As the summer starts to disappear, and with it any hope of having a barbecue, think of this recipe. It uses the classic and ancient Indian dhungar method of smoking food by placing a smouldering piece of charcoal in the centre of the curry and pouring a little oil over it, then covering for a minute so that the smoky flavours permeate. Close your eyes and you could be in a street market in Delhi, just without the cows.
In order to cook this dish safely, it’s best to smoke it outside – i.e. when you’ve burned the coal, place it in the pan and carry it outside, so that no smoke enters your house. Only ever use natural lumpwood charcoal to smoke with, as it’s a natural form of wood charcoal.
- Yield: 4 to 6 Servings as a side
- 4 tablespoons rapeseed oil (plus 1 teaspoon for smoking)
- 2 medium white onions, sliced
- 5 cloves of garlic, crushed
- 3 cm ginger, peeled and grated
- 3 medium aubergines (900 g), cut into 5 cm x 2 cm batons
- 4 large ripe tomatoes, cut into wedges
- 1¼ teaspoons chilli powder
- 1 teaspoon salt
- 0.33 teaspoon ground turmeric
- 1 teaspoon ground coriander
- 1 teaspoon ground cumin
- a piece of charcoal around 2 cm x 2 cm
- Put the 4 tablespoons of oil into a large lidded frying pan over a medium heat.
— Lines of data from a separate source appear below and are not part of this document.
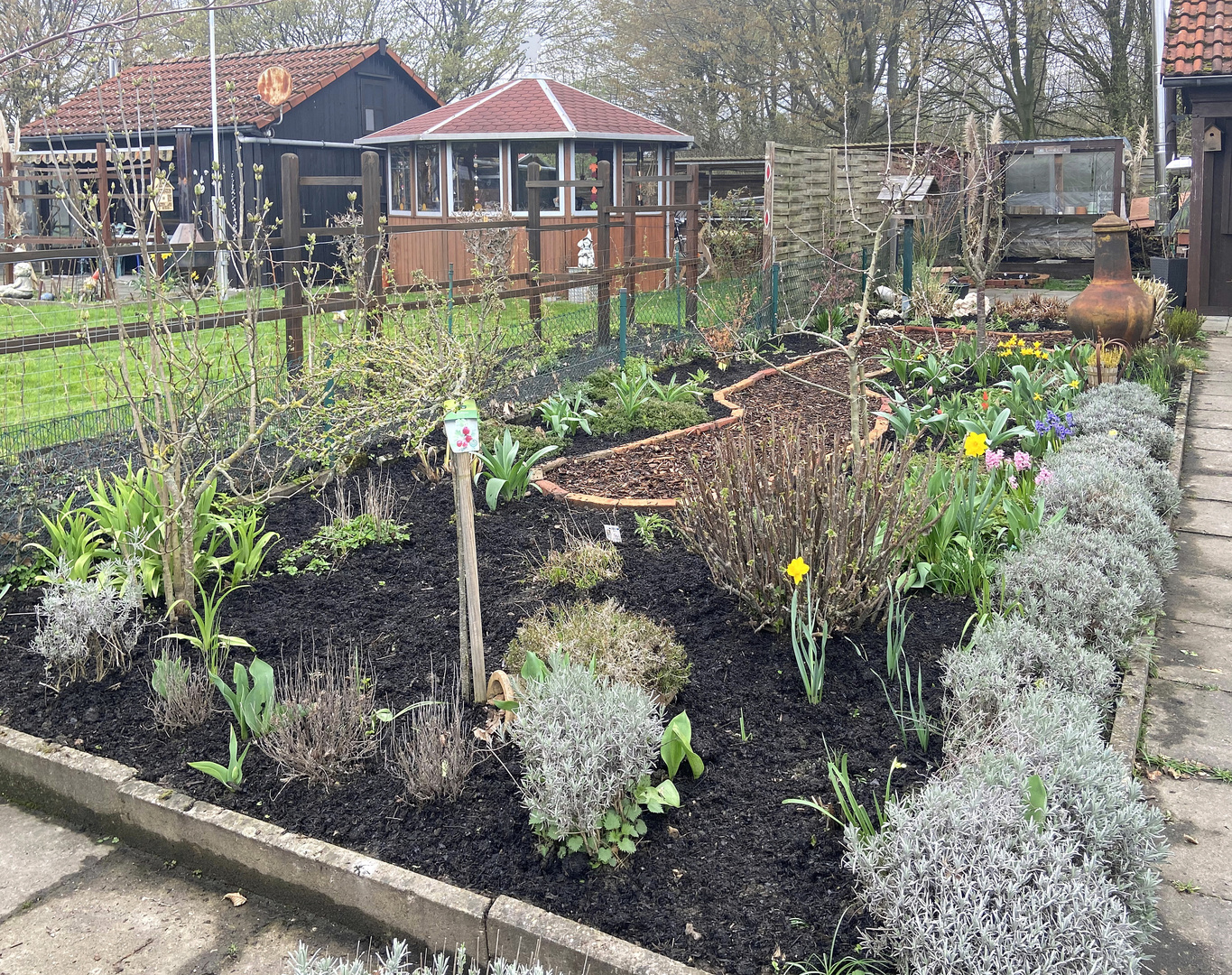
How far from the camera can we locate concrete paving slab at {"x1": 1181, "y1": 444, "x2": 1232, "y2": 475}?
724cm

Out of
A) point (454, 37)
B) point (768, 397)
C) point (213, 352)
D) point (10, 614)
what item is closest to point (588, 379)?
point (768, 397)

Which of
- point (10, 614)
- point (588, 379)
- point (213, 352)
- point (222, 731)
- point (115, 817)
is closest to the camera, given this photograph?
point (115, 817)

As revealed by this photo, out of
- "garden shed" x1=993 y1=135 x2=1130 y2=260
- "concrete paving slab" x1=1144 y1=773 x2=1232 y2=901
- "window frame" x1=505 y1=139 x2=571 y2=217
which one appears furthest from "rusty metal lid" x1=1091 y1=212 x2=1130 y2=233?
"window frame" x1=505 y1=139 x2=571 y2=217

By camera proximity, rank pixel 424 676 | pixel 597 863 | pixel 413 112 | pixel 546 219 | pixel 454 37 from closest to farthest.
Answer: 1. pixel 597 863
2. pixel 424 676
3. pixel 546 219
4. pixel 413 112
5. pixel 454 37

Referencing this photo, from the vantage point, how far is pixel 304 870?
294 centimetres

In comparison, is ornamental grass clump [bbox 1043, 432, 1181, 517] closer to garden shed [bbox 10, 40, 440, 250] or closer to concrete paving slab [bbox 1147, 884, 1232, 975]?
concrete paving slab [bbox 1147, 884, 1232, 975]

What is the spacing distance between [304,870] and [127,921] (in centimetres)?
48

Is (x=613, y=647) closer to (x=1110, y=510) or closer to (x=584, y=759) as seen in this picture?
(x=584, y=759)

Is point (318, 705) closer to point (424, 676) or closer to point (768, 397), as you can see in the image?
point (424, 676)

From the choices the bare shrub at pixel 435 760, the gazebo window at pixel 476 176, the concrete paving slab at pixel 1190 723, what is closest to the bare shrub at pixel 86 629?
the bare shrub at pixel 435 760

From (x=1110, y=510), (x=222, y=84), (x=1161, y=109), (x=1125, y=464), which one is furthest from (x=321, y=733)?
(x=222, y=84)

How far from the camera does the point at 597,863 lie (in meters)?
2.88

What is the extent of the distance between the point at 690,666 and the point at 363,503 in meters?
2.53

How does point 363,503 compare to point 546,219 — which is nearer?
point 363,503
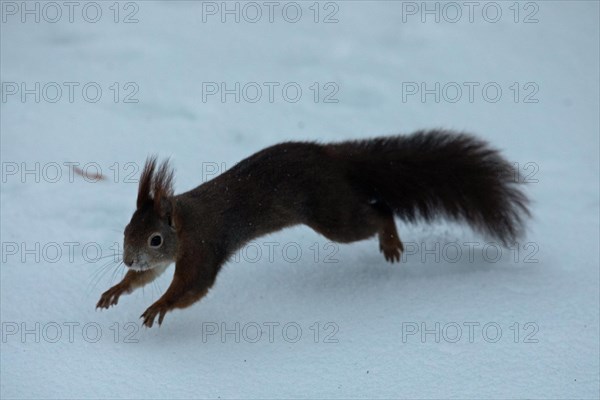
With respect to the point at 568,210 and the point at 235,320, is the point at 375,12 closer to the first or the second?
the point at 568,210

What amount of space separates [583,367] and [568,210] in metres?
1.65

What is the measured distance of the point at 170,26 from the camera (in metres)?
6.67

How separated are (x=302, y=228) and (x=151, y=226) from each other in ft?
4.01

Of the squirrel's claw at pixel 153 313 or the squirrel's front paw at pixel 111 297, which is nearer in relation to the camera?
the squirrel's claw at pixel 153 313

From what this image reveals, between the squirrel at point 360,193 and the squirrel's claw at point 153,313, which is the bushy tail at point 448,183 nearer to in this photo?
the squirrel at point 360,193

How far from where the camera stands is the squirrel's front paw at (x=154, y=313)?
12.5ft

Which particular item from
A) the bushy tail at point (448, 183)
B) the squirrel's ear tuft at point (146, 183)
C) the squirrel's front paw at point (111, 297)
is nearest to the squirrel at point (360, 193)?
the bushy tail at point (448, 183)

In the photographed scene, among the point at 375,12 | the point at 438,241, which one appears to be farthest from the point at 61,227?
the point at 375,12

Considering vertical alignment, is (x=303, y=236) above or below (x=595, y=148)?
below

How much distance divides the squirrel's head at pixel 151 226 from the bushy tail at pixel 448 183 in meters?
0.97

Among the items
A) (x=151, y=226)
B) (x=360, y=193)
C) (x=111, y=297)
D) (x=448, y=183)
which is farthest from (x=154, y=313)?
(x=448, y=183)

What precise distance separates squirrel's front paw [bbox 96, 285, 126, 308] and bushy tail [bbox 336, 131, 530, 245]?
49.2 inches

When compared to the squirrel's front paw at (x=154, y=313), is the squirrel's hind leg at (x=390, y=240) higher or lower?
higher

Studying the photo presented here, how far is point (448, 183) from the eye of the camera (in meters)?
4.38
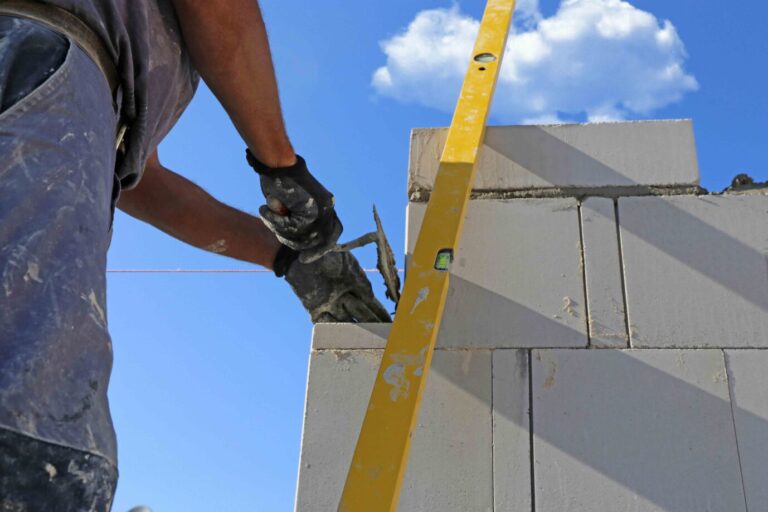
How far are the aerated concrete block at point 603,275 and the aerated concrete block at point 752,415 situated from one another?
0.32 m

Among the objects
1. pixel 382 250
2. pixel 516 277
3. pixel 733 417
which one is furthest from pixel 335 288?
pixel 733 417

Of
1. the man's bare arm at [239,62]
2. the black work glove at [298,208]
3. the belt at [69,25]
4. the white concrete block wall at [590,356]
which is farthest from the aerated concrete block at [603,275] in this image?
the belt at [69,25]

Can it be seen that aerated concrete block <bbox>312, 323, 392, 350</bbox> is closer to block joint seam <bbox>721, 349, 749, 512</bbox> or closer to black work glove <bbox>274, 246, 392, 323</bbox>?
black work glove <bbox>274, 246, 392, 323</bbox>

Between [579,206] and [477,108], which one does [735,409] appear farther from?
[477,108]

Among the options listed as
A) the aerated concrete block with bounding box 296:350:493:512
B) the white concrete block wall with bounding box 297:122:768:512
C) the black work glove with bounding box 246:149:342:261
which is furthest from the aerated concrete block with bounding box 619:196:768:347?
the black work glove with bounding box 246:149:342:261

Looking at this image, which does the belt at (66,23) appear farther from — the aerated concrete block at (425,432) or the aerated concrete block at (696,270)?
the aerated concrete block at (696,270)

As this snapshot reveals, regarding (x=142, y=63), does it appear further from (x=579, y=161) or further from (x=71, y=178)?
(x=579, y=161)

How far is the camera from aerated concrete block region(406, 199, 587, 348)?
2.50 metres

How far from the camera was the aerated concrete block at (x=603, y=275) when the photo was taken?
2.47 meters

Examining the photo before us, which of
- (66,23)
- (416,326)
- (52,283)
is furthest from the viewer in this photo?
(416,326)

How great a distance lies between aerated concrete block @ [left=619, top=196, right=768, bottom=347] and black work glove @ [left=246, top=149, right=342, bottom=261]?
0.96 metres

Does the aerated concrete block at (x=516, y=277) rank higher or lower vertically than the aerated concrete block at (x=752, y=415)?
higher

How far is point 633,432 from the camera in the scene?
2.32m

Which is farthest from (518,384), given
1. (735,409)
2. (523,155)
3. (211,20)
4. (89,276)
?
(89,276)
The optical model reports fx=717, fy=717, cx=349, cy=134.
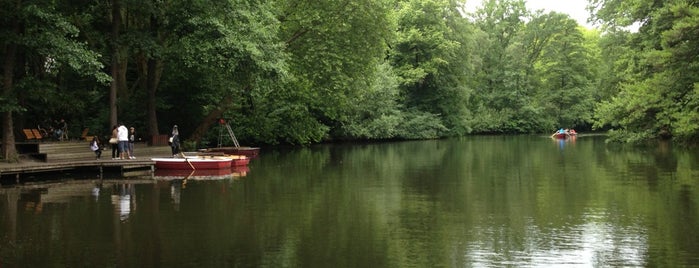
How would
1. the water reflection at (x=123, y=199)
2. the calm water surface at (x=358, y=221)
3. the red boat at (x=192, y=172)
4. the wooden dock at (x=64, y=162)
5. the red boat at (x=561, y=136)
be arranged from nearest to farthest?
the calm water surface at (x=358, y=221) → the water reflection at (x=123, y=199) → the wooden dock at (x=64, y=162) → the red boat at (x=192, y=172) → the red boat at (x=561, y=136)

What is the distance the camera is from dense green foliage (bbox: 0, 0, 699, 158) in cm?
2989

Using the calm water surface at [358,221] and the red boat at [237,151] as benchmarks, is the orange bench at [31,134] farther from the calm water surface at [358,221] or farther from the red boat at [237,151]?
the calm water surface at [358,221]

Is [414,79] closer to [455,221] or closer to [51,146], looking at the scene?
[51,146]

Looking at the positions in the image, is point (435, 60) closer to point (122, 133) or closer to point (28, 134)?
point (28, 134)

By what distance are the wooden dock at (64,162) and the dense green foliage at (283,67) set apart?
1513 millimetres

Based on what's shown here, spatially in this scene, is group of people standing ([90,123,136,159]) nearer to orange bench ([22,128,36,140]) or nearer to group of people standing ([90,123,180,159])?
group of people standing ([90,123,180,159])

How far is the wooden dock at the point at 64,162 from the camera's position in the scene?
24.3 m

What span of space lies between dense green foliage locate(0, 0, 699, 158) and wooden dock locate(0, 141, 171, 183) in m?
1.51

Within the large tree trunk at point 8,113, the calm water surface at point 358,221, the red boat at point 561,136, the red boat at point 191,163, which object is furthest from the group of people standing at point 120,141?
the red boat at point 561,136

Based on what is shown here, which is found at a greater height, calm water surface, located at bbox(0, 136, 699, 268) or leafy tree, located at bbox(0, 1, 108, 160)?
leafy tree, located at bbox(0, 1, 108, 160)

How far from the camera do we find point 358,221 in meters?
15.1

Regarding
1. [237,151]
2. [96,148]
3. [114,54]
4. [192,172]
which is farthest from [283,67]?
[96,148]

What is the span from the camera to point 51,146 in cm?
2805

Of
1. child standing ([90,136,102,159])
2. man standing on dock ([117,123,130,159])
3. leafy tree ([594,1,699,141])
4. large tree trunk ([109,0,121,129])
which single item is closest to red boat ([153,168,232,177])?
man standing on dock ([117,123,130,159])
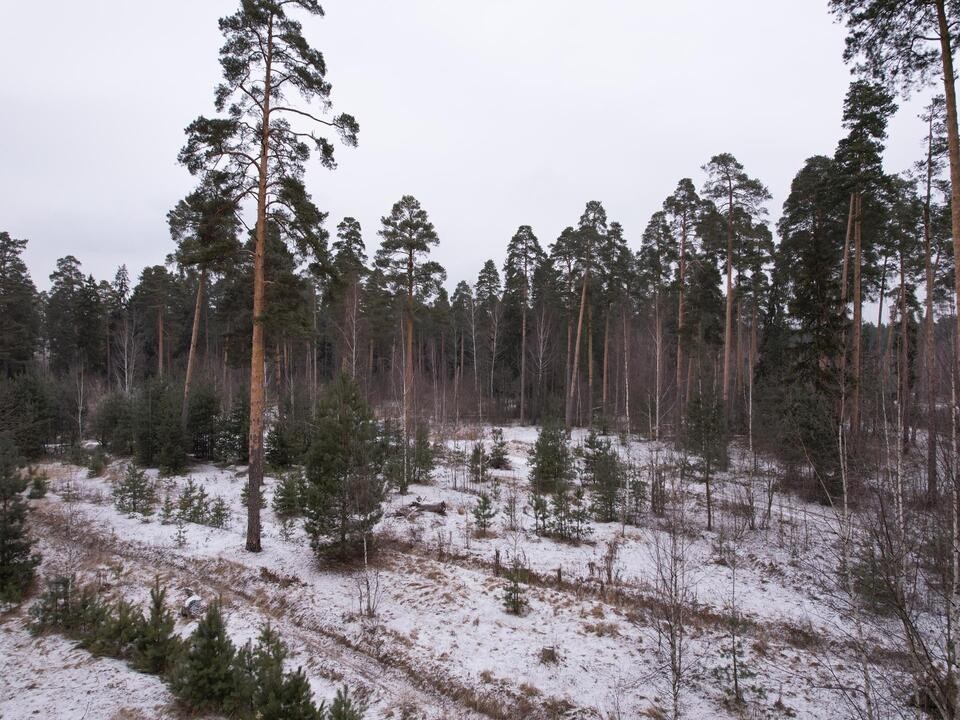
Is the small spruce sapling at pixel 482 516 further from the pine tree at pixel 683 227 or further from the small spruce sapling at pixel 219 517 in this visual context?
the pine tree at pixel 683 227

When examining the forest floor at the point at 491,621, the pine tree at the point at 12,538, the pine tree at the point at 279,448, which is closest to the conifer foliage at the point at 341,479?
the forest floor at the point at 491,621

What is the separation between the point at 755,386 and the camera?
31031 millimetres

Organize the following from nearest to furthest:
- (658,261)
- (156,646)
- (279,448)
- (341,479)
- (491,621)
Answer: (156,646) → (491,621) → (341,479) → (279,448) → (658,261)

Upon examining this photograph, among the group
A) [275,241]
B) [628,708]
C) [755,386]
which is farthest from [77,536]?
[755,386]

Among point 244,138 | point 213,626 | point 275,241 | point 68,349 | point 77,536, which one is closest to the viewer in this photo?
point 213,626

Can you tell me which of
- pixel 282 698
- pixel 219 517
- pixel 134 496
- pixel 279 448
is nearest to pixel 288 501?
pixel 219 517

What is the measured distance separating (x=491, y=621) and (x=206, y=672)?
515cm

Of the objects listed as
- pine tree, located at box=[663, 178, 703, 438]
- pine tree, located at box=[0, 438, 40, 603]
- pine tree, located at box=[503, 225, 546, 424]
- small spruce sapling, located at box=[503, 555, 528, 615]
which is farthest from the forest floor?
pine tree, located at box=[503, 225, 546, 424]

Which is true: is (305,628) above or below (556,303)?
below

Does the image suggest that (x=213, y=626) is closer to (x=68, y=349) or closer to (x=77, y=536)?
(x=77, y=536)

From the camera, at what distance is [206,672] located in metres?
6.25

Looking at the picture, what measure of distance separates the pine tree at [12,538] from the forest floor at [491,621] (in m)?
0.91

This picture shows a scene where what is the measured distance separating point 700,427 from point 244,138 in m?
17.2

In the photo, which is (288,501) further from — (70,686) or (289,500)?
(70,686)
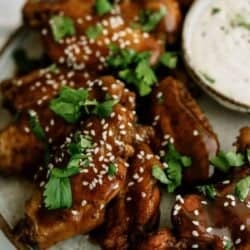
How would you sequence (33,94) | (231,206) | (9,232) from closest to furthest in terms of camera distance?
1. (231,206)
2. (9,232)
3. (33,94)

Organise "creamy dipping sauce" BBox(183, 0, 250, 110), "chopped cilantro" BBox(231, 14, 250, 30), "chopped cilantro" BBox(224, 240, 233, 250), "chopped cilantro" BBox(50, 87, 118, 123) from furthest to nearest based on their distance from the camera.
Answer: "chopped cilantro" BBox(231, 14, 250, 30), "creamy dipping sauce" BBox(183, 0, 250, 110), "chopped cilantro" BBox(50, 87, 118, 123), "chopped cilantro" BBox(224, 240, 233, 250)

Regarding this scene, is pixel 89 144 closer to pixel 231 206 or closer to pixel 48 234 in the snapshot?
pixel 48 234

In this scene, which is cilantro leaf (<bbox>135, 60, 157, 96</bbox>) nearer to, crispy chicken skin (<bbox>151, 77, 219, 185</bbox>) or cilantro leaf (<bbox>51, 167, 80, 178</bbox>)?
crispy chicken skin (<bbox>151, 77, 219, 185</bbox>)

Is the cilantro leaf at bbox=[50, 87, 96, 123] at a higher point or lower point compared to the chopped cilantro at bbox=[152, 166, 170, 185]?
higher

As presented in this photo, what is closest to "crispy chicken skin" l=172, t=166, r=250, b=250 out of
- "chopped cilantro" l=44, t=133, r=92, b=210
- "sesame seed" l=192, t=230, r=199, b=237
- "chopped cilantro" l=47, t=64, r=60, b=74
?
"sesame seed" l=192, t=230, r=199, b=237

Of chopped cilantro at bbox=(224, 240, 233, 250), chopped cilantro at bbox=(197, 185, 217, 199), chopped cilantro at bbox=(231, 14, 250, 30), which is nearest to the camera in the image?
chopped cilantro at bbox=(224, 240, 233, 250)

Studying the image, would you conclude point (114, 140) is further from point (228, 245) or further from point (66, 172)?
point (228, 245)

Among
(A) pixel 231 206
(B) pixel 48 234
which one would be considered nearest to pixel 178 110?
(A) pixel 231 206

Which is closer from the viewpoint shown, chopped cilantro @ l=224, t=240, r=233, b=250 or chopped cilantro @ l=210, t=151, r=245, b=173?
chopped cilantro @ l=224, t=240, r=233, b=250
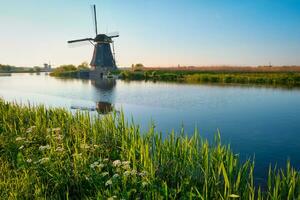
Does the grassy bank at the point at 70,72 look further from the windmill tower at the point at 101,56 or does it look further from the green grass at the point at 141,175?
the green grass at the point at 141,175

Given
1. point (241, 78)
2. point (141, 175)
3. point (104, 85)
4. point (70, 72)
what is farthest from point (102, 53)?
point (141, 175)

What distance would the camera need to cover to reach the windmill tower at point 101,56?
51.2 metres

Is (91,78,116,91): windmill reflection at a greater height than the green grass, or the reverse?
(91,78,116,91): windmill reflection

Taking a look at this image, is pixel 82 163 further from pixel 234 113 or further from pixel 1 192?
pixel 234 113

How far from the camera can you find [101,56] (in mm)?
52719

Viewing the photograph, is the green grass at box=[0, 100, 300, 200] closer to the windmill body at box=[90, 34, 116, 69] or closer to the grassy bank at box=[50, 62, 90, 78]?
the windmill body at box=[90, 34, 116, 69]

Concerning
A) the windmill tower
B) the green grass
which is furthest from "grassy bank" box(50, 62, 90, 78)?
the green grass

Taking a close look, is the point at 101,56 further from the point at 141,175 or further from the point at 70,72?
the point at 141,175

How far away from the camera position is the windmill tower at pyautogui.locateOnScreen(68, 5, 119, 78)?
51.2 metres

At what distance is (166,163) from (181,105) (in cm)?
1368

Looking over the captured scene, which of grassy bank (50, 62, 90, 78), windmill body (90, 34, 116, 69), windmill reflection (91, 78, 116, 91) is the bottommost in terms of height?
windmill reflection (91, 78, 116, 91)

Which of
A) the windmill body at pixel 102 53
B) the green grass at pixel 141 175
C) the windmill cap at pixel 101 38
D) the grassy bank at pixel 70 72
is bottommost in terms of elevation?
the green grass at pixel 141 175

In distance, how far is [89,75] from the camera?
5897cm

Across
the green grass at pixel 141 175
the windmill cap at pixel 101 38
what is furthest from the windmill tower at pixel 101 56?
the green grass at pixel 141 175
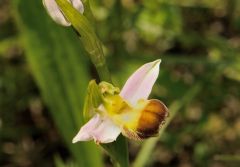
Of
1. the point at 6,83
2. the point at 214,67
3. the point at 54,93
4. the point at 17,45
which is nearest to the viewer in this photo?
the point at 54,93

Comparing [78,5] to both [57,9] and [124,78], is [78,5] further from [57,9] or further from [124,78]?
[124,78]

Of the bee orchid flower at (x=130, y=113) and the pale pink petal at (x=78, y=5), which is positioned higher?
the pale pink petal at (x=78, y=5)

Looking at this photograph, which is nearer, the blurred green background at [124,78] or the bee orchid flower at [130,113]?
the bee orchid flower at [130,113]

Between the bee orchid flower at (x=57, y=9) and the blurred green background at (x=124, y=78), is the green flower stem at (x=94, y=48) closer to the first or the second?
the bee orchid flower at (x=57, y=9)

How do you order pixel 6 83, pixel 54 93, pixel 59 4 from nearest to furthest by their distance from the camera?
pixel 59 4 < pixel 54 93 < pixel 6 83

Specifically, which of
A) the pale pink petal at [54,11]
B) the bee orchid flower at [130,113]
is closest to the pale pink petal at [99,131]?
the bee orchid flower at [130,113]

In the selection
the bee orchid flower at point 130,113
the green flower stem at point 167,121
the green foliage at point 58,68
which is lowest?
the green flower stem at point 167,121

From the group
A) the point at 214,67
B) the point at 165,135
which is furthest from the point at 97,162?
the point at 214,67

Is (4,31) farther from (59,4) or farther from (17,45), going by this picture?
(59,4)
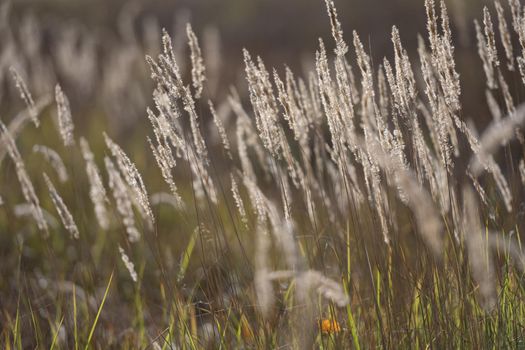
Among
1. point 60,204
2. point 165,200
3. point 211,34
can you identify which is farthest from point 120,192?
point 211,34

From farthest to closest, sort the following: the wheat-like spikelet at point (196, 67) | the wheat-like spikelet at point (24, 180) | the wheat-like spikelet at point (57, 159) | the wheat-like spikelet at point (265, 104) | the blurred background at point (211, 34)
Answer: the blurred background at point (211, 34)
the wheat-like spikelet at point (57, 159)
the wheat-like spikelet at point (24, 180)
the wheat-like spikelet at point (196, 67)
the wheat-like spikelet at point (265, 104)

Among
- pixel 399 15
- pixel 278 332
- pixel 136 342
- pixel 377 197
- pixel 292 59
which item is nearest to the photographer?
pixel 377 197

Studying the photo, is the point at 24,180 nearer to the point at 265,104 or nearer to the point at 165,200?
the point at 265,104

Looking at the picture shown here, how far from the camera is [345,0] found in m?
13.1

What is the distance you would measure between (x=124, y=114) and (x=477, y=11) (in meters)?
8.16

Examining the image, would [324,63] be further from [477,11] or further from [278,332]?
[477,11]

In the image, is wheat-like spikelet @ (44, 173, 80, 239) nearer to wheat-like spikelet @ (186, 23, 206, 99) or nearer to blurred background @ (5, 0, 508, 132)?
wheat-like spikelet @ (186, 23, 206, 99)

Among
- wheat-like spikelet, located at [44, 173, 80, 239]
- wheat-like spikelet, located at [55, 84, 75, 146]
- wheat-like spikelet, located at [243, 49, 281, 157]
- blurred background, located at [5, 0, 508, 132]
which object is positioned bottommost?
wheat-like spikelet, located at [44, 173, 80, 239]

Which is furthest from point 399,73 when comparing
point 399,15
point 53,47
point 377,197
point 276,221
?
point 399,15

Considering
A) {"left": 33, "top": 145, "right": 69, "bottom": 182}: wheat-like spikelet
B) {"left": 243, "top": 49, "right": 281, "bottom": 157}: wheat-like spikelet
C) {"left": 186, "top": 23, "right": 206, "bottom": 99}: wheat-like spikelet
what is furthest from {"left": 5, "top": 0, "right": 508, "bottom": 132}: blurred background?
{"left": 243, "top": 49, "right": 281, "bottom": 157}: wheat-like spikelet

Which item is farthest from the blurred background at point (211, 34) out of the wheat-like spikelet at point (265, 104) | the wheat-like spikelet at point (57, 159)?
the wheat-like spikelet at point (265, 104)

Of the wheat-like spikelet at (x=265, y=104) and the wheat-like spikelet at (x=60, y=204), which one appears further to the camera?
the wheat-like spikelet at (x=60, y=204)

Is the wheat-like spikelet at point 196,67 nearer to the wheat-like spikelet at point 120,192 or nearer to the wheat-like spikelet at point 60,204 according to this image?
the wheat-like spikelet at point 120,192

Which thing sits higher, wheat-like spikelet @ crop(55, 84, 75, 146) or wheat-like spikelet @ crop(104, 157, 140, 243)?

When hot, add the onions and fry for around 10 minutes, until soft and beginning to brown. Add the garlic and ginger and fry for 2 to 3 minutes, until the raw smell of the garlic disappears.
- Next add the aubergines, along with 6 tablespoons of water, stir and pop the lid on the pan. Cook for around 15 minutes, until the aubergine pieces have collapsed, stirring very occasionally. Add the tomato wedges, chilli powder, salt, turmeric, coriander and cumin, cook for 3 to 4 minutes with the lid off, until the tomatoes become jammy around the edges, then take the pan off the heat.
- To smoke the curry, place a little heatproof bowl in the centre of the pan. Hold the charcoal in a pair of tongs over a small flame until the edges burn white and red. Then place it carefully in the small bowl, put the lid over the pan and carefully carry outdoors, along with the oil for smoking and a pair of tongs. Place the pan down, open the lid, pour the teaspoon of oil over the hot coal and close the lid again to trap the smoke. For a subtle smoky flavour, smoke the curry for 1 minute. For a nicely smoked flavour, smoke for 2 minutes. Remove the bowl using the tongs and run it under a tap to extinguish the coal.
- Taste the curry for chilli and salt. Adjust if need be, then serve with rice or buttery naan bread and yoghurt.